Document extract:

I defined a 12-dimensional bounded polytope in polymake via a list of inequalities, then I extracted its integer hull, and then I computed the product of the number of vertices and the number of facets. I obtain a numerical value, but before that, I get three warnings that I don't understand. My code and the warnings are below. What do the warnings mean? And more importantly, can I trust the numerical result? Thanks in advance!

Code:
$a= new Polytope(INEQUALITIES=>[ "some inequalities" ]);$b =$a-> LATTICE_POINTS;$b= new Polytope(POINTS=>$b);$n=($b-> N_VERTICES)*($b-> N_FACETS);
print \$n;

Warnings:
WARNING: rule latte.integer_points: N_LATTICE_POINTS : CONE_AMBIENT_DIM , VERTICES failed: can't parse output from LattE's 'count'
polymake: WARNING: rule latte.integer_points: N_LATTICE_POINTS : CONE_AMBIENT_DIM, CONE_DIM, FACETS | INEQUALITIES failed: can't parse output from LattE's 'count'
polymake: WARNING: rule latte.ehrhartpoly: LATTICE, EHRHART_POLYNOMIAL_COEFF : CONE_AMBIENT_DIM, FACETS | INEQUALITIES failed: could not parse output from latte at /usr/share/polymake/apps/polytope/rules/latte.rules line 231.

Data supplied:
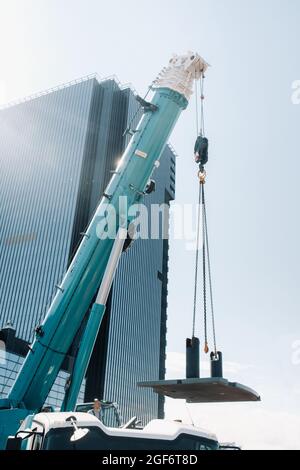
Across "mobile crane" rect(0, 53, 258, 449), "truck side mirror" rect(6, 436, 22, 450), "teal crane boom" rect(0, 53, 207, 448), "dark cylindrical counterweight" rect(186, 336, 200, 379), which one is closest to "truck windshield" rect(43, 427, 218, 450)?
"truck side mirror" rect(6, 436, 22, 450)

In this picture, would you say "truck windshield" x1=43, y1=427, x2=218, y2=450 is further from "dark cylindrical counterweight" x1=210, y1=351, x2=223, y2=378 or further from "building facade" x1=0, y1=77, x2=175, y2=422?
"building facade" x1=0, y1=77, x2=175, y2=422

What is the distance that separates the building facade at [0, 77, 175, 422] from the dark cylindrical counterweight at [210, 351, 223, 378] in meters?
59.0

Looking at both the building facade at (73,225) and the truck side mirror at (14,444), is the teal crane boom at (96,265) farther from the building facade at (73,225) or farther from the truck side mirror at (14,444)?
the building facade at (73,225)

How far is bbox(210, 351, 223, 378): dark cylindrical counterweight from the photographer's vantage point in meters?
9.05

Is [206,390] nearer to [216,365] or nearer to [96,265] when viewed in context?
[216,365]

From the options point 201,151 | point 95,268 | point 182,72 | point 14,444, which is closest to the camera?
point 14,444

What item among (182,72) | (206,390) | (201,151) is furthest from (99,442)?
(182,72)

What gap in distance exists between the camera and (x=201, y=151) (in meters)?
15.0

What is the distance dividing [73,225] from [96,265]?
57.9 m

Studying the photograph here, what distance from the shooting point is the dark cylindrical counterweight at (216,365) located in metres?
9.05

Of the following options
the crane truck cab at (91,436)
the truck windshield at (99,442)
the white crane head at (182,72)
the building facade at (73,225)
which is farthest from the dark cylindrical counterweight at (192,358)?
the building facade at (73,225)

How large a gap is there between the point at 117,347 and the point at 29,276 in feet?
60.4
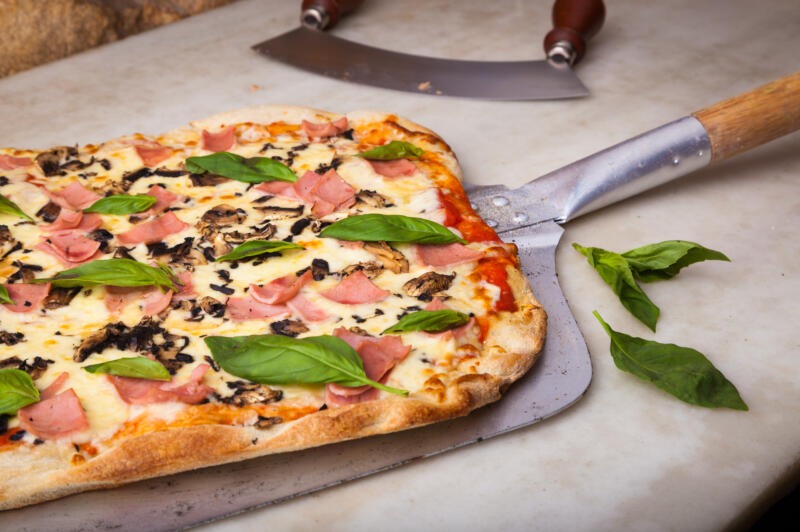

Required action A: In the polymake forum post, which file and line number does the third warning cite?
Required action B: Continue the polymake forum post from its final line.

Expected answer A: /usr/share/polymake/apps/polytope/rules/latte.rules, line 231.

Expected answer B:
gawrilow
Main Author
Posts: 331
Joined: 25 Dec 2010, 17:40

### Re: Warnings computing number of vertices and facets of polytope

The reason for the warning could be either that the program 'count' is suddenly missing on your computer despite earlier successful configuration of latte.rules, or that some dependency of it is missing, in particular it needs some binaries from the cdd-test package. To find out the exact reason, you can start polymake with -dd option and repeat your input. It will show you what exactly it attempts to start and also preserve the temporary input files so that you can run 'count' manually and watch for its diagnostic. Finally, polymake will show you the eventually successful rule providing the number of lattice points, supposedly it will be a normaliz function. I reckon, you can trust its results.